**ACTIVITY**:
According to the news report on the THC gummies, why does the sheriff say the six children who received the gummies will not face charges? Explain in one to three sentences.

Five children in Florida taken to hospital after being given cannabis-laced sweets at school, police say

Being given THC-laced gummies by a 12-year-old student in the class, several children at a school in Florida overdosed and at least five of them were taken to a hospital after experiencing dizziness, stomach pain, and nausea.

Polk County Sheriff’s Office officials told that the student somehow had a package of gummies which contained 100 mg of THC (tetrahydrocannabinol), the main mind-altering ingredient in cannabis. He gave it to six other seventh-grade students during gym class at Mulberry Middle School on Thursday. He now faces seven felony charges due to possessing and distributing marijuana.

The District of Columbia and ten states have legalized the recreational use of marijuana for adults – but not in Florida, and certainly never for children.

Mr. Judd, the sheriff, told reporters that the children were all going to make a great recovery and they were going to be all right with no long-term injury or illness. The officials are concerned about how a 12-year-old came to be in possession of this drug and why he offered it to these six other kids.

In Florida, the drug is legal in the form of medical marijuana with a prescription but remains illegal in other forms.

Mr. Judd said that the edibles which sickened the students are sold online and come in a gummy brick supposed to be separated into 10 adult doses in states where it is legal. He also said that almost the whole package was divided among the six children.

Authorities said at least five children consumed the gummies, and the sixth child is believed to have done as well.

The sheriff said that the boy who gave out the gummies said he did not eat any, and he told at least two different stories about how he got them.

It is not clear whether he knew that the gummies contained THC or not, but authorities claimed that ignorance is not a defense against crime. He will be charged with one count of marijuana resin possession, six counts of marijuana distribution within 1,000 feet of a school, and one misdemeanor count of paraphernalia possession also, authorities said.

When being asked whether the other six children might also face charges, Mr. Judd said no because they had eaten the evidence. However, they will be dealt with by the school system and their parents.

**AVAILABLE DATA**:
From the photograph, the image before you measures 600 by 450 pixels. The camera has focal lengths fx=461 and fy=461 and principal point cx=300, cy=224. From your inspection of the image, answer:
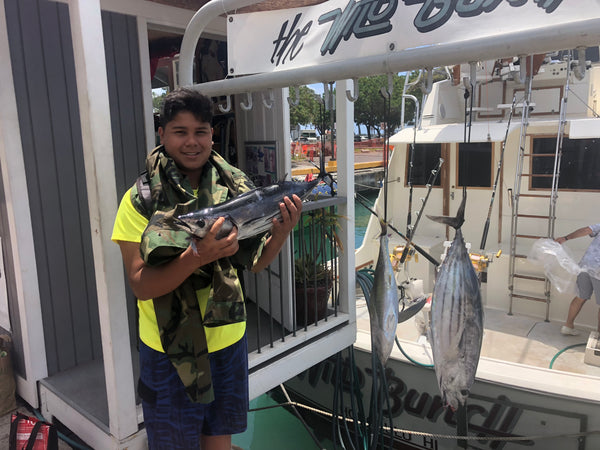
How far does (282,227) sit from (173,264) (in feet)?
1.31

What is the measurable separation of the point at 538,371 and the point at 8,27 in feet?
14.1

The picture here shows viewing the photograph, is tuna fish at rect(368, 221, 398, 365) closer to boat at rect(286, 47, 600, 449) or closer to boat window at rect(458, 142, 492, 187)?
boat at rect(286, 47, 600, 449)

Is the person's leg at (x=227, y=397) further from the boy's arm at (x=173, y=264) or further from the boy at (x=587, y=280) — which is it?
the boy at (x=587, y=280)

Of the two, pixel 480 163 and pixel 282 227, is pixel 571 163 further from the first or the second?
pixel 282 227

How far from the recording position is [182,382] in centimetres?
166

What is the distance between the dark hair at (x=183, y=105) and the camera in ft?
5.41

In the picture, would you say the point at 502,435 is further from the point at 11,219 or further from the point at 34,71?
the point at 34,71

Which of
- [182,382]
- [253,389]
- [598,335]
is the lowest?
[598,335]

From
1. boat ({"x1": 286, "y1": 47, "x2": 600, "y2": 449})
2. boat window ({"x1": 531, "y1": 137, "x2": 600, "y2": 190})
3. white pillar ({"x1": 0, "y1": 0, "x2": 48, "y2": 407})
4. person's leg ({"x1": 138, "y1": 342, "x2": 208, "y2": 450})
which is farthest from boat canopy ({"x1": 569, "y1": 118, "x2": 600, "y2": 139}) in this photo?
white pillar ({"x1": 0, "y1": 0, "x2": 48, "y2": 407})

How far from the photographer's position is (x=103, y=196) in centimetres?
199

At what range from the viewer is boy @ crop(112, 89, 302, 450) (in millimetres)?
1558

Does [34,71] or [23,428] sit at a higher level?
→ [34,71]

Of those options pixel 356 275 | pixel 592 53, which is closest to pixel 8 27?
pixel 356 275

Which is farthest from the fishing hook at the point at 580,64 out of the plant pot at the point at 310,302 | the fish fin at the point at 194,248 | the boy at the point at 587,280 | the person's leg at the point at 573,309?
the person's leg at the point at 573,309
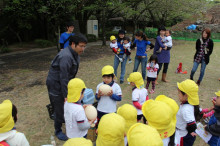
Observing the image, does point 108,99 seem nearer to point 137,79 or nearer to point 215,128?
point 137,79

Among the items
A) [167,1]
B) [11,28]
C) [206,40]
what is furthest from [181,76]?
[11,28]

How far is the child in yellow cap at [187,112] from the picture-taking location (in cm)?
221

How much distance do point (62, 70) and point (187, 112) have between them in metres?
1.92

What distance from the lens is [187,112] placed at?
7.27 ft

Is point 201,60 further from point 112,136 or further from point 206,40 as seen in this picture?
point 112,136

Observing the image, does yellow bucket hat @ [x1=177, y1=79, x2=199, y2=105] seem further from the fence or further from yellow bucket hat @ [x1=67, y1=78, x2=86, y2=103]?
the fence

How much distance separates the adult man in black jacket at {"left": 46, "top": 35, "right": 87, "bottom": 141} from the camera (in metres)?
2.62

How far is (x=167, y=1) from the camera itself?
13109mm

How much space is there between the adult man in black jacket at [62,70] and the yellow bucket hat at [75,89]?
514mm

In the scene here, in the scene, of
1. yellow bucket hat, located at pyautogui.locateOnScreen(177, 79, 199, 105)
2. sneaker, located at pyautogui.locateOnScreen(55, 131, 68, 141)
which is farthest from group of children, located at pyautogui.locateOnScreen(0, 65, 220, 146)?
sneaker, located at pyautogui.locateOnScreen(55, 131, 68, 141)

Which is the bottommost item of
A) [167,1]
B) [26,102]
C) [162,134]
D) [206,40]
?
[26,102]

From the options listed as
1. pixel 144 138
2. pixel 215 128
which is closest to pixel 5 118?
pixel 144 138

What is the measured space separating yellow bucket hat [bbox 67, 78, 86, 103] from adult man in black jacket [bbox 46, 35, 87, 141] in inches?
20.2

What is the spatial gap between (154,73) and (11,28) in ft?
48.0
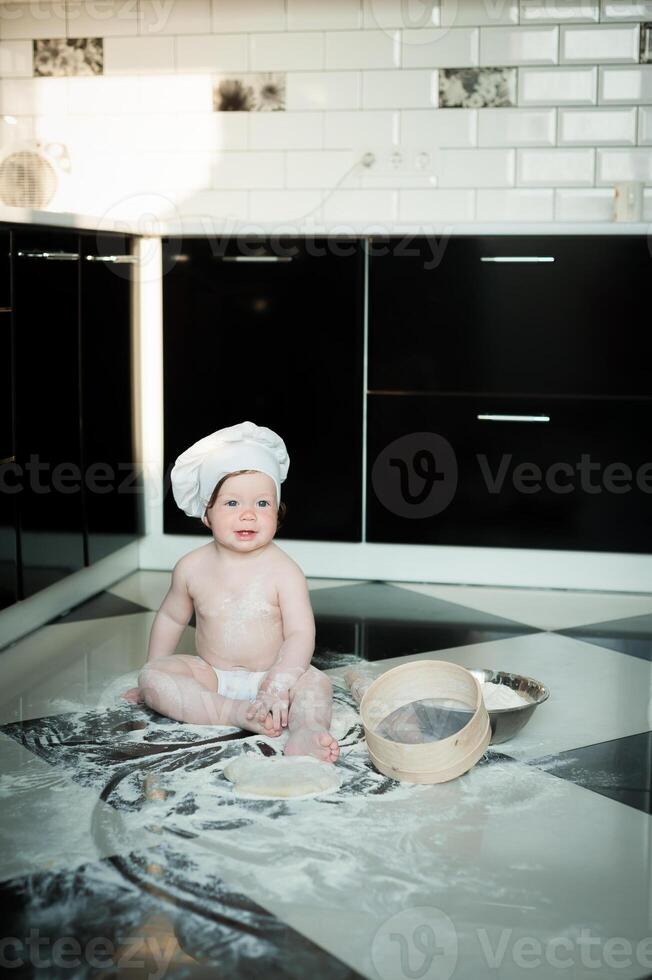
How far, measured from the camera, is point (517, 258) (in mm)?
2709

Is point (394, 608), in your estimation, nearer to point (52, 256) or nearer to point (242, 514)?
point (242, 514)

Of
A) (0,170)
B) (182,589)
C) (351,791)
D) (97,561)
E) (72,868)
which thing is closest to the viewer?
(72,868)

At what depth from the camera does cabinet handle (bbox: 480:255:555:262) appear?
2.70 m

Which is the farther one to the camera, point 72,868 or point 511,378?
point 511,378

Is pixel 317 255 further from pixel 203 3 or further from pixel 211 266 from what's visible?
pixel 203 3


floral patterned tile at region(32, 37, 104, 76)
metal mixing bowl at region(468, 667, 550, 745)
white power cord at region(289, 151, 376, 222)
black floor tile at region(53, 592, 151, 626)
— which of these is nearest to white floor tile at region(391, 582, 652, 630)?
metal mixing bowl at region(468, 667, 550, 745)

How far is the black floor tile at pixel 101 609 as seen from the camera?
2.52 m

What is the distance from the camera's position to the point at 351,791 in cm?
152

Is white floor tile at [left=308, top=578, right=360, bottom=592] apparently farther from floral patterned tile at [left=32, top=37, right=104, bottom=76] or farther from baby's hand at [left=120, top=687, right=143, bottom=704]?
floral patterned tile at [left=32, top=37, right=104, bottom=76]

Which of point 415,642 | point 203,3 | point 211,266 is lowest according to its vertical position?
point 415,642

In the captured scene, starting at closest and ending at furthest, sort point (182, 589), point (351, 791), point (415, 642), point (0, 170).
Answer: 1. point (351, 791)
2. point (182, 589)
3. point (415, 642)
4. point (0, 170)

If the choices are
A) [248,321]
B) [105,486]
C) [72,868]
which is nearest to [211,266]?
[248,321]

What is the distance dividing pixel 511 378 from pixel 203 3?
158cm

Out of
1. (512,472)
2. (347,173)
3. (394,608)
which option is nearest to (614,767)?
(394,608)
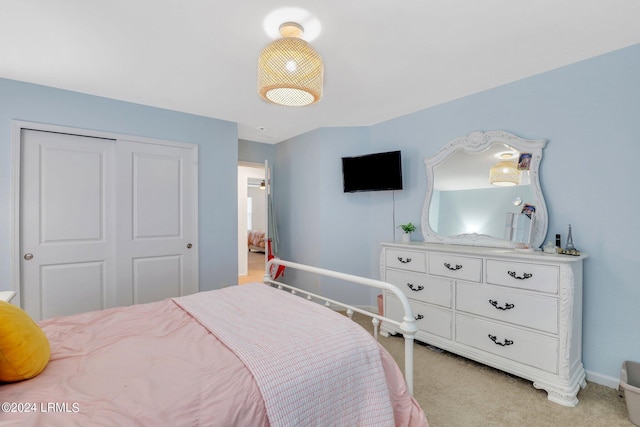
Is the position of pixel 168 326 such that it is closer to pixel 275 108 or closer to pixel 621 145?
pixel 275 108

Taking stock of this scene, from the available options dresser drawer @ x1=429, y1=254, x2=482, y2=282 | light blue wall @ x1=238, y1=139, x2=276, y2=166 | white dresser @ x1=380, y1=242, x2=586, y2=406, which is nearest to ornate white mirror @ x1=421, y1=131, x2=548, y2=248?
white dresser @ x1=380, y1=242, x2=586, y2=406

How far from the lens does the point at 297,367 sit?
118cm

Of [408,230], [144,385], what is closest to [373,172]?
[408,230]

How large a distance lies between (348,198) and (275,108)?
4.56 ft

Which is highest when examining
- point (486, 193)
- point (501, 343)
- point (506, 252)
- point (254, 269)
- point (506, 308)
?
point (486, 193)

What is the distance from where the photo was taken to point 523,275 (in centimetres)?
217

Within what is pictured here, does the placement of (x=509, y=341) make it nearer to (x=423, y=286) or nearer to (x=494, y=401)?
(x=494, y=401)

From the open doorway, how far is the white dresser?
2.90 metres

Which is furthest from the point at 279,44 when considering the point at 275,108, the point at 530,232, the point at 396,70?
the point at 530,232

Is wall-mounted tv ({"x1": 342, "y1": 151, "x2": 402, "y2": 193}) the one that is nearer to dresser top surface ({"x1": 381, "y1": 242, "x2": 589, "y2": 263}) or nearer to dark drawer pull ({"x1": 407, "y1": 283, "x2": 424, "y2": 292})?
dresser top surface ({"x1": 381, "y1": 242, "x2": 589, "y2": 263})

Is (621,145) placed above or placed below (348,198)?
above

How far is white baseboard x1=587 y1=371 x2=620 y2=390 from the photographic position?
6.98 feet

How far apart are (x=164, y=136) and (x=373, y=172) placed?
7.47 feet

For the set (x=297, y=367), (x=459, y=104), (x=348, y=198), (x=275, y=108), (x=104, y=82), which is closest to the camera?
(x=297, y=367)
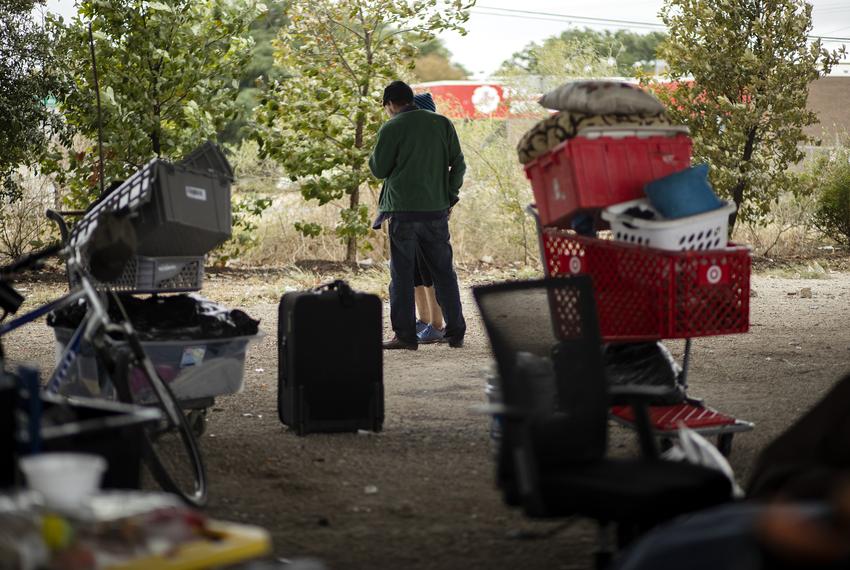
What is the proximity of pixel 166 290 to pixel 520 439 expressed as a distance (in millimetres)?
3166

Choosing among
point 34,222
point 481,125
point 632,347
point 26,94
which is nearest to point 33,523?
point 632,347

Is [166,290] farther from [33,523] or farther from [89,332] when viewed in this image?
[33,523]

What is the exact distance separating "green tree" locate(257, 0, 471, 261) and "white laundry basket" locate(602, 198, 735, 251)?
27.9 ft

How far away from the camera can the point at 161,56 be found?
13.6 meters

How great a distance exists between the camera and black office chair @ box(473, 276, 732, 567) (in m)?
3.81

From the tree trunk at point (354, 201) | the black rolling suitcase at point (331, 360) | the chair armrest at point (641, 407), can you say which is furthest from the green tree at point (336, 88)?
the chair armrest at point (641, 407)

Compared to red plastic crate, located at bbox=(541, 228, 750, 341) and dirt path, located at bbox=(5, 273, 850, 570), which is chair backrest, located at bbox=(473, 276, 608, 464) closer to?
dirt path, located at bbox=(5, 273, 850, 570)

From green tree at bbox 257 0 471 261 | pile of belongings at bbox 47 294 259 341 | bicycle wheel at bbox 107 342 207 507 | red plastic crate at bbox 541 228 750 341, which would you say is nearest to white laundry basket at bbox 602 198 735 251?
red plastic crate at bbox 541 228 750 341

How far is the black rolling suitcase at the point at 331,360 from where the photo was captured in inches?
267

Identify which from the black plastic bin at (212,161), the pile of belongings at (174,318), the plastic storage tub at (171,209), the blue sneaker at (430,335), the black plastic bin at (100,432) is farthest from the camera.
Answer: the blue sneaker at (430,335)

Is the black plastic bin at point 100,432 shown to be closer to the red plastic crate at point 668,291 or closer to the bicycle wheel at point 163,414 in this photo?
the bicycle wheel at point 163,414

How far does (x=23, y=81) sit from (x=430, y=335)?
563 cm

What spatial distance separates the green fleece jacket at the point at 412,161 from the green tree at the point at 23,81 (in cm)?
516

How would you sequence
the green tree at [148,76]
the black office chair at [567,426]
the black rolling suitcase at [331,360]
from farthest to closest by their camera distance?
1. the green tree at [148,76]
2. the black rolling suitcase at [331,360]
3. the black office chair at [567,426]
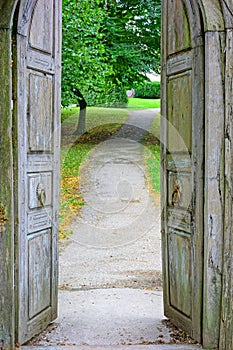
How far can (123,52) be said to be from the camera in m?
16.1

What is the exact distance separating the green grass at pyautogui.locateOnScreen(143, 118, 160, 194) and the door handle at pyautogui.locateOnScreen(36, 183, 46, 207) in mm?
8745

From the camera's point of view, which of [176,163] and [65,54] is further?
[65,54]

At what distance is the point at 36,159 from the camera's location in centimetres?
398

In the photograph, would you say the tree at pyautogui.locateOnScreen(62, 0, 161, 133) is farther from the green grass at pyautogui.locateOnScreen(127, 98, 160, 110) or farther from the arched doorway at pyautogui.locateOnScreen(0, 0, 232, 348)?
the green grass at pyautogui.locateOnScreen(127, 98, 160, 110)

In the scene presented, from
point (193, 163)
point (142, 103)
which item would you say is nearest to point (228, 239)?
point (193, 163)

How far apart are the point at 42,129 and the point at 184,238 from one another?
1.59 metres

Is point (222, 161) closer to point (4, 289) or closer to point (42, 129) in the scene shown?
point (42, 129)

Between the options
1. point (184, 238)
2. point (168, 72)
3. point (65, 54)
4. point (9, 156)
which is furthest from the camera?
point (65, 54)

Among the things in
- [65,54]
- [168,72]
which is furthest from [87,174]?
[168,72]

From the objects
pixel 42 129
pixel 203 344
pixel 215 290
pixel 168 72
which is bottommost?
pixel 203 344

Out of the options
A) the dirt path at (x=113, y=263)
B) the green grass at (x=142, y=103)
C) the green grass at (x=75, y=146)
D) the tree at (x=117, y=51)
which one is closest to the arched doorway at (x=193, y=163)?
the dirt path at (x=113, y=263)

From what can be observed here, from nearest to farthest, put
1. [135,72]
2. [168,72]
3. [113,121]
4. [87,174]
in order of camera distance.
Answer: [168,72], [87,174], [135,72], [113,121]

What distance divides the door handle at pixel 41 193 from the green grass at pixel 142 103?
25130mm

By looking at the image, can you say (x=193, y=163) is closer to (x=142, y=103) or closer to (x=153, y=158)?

**TASK SOLUTION**:
The sheriff, Mr. Judd, said the six children will not face charges because they had eaten the evidence. The school system and their parents will deal with them instead.